In [7]:
import ftfy
import pandas as pd
import spacy
import textacy.preprocessing as pp
import torch

from nltk.tokenize import sent_tokenize
from sentence_transformers import SentenceTransformer
from sklearn.metrics.pairwise import cosine_similarity

In [2]:
torch.cuda.device_count()

3

In [3]:
model = SentenceTransformer('pritamdeka/S-PubMedBert-MS-MARCO').to('cuda:0')

In [4]:
path = '../data/full_data.xlsx'
df = pd.read_excel(path)

In [5]:
# Grab text columns
text_cols = df.filter(regex='^full_text')
# Merge text columns into a single column
df['full_text'] = text_cols.apply(
    lambda x: ' '.join(x.dropna()),
    axis=1)

In [8]:
def preprocess(text):
    """Normalize some distracting parts of text data.
    URLS, phone numbers and email addresses are remove to protect people's
    identities if that content ends up in our data.
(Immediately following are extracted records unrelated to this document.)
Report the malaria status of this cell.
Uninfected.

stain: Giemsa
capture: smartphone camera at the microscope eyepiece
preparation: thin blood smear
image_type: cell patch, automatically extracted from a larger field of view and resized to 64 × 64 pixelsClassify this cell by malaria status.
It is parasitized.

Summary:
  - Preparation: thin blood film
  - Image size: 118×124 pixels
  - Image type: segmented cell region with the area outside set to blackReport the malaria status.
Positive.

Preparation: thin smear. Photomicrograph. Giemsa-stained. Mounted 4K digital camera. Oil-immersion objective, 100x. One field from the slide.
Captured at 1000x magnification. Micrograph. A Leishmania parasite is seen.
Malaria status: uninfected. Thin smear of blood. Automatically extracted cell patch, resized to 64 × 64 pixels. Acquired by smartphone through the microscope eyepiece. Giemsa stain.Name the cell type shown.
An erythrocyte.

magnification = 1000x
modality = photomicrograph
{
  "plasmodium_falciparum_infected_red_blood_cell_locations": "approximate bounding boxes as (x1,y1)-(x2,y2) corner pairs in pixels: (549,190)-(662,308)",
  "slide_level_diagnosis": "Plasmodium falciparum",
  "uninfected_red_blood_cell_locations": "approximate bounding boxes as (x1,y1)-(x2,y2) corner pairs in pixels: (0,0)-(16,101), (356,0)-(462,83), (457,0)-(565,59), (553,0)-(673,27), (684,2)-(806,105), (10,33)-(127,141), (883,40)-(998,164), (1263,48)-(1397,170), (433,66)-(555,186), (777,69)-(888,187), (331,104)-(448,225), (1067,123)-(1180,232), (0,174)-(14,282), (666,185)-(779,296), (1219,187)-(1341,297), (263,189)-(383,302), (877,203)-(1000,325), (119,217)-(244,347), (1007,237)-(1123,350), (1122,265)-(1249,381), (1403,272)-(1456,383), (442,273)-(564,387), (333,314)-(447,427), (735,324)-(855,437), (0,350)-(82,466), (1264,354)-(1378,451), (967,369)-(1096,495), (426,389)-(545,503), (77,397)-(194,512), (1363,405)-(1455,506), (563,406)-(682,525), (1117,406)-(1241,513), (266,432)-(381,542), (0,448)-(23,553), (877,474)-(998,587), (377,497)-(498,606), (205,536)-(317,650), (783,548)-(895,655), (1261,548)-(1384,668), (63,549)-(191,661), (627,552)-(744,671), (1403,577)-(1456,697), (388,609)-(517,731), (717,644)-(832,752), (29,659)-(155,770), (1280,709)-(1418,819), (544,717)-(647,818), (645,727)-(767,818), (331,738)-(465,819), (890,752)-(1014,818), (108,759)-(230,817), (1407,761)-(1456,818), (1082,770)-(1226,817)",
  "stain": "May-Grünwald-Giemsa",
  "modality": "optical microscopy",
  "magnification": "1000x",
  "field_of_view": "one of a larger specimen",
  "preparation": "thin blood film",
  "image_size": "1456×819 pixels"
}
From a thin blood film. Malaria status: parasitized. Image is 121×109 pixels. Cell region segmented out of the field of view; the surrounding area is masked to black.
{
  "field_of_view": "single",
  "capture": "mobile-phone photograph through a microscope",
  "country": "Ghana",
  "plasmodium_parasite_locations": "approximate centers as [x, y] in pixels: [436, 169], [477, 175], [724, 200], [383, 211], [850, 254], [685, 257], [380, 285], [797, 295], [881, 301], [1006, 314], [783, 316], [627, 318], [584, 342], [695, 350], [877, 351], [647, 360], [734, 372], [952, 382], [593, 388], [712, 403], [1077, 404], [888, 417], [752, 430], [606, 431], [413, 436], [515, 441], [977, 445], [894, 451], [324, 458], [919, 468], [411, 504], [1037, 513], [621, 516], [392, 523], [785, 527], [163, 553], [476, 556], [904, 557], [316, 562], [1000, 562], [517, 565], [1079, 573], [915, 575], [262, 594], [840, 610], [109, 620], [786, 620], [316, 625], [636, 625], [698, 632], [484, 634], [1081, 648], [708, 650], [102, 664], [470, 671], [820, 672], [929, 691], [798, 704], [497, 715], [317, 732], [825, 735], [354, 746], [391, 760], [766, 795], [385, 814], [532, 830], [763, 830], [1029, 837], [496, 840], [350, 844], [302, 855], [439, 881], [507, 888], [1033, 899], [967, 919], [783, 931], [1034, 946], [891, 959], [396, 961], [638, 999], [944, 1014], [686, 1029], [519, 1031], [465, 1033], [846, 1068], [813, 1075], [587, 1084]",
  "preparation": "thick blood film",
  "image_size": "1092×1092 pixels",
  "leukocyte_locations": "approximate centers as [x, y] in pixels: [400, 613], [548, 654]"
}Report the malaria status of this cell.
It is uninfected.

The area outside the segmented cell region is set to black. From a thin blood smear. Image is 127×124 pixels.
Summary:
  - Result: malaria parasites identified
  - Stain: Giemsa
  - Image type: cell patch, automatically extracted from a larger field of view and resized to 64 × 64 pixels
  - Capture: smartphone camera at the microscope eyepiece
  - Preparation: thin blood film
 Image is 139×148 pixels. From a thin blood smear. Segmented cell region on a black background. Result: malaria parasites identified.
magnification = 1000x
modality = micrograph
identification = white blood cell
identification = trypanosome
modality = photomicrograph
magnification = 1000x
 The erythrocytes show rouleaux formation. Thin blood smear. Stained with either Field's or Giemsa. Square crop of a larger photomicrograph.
Accents are removed and
    everything is case-folded to reduce the character and type vocab that we
    deal with downstream.
    Parameters
    ----------
    text : str
    Returns
    -------
    str
    """
    text = ftfy.fix_text(text)
    text = text.lower()
    text = pp.normalize.whitespace(text)
    text = text.replace('\n', ' ')
    text = pp.replace.urls(text, repl='URL')
    text = pp.replace.phone_numbers(text, repl='PHONE')
    text = pp.replace.emails(text, repl='EMAIL')
    text = pp.replace.user_handles(text, repl='USER')
    text = pp.remove.accents(text)
    return text

In [9]:
processed = df['full_text'].apply(preprocess)

In [10]:
sentences = [sent_tokenize(processed[idx])
             for idx in range(len(processed))]
sentences = [sentence for article in sentences
             for sentence in article]

In [12]:
embeddings = model.encode(sentences[:100])

In [13]:
print(embeddings.shape)

(100, 768)


In [14]:
cosine_similarity(embeddings)

array([[0.99999946, 0.89983046, 0.93775976, ..., 0.866554  , 0.8755862 ,
        0.83921456],
       [0.89983046, 0.9999998 , 0.8850118 , ..., 0.87664735, 0.8483837 ,
        0.8276462 ],
       [0.93775976, 0.8850118 , 0.9999999 , ..., 0.8587393 , 0.8812106 ,
        0.82664096],
       ...,
       [0.866554  , 0.87664735, 0.8587393 , ..., 0.9999999 , 0.87030977,
        0.82861465],
       [0.8755862 , 0.8483837 , 0.8812106 , ..., 0.87030977, 0.99999976,
        0.7955004 ],
       [0.83921456, 0.8276462 , 0.82664096, ..., 0.82861465, 0.7955004 ,
        0.9999999 ]], dtype=float32)

In [16]:
print(sentences[0])
print(sentences[300])

covid-19: failure to control pandemic and inequalities made england worst affected in europe, says report shaun griffin a failure to control the coronavirus pandemic, coupled with widening inequality over the past decade, has led to england having the highest rate of excess deaths from covid-19 in europe, a new report concluded.1 rather than focusing on narrow economic goals, health and wellbeing should be at the heart of government strategy, it says.
my favourite resonates with the need to care for oneself, and is "at a cardiac arrest, the first procedure is to take your own pulse."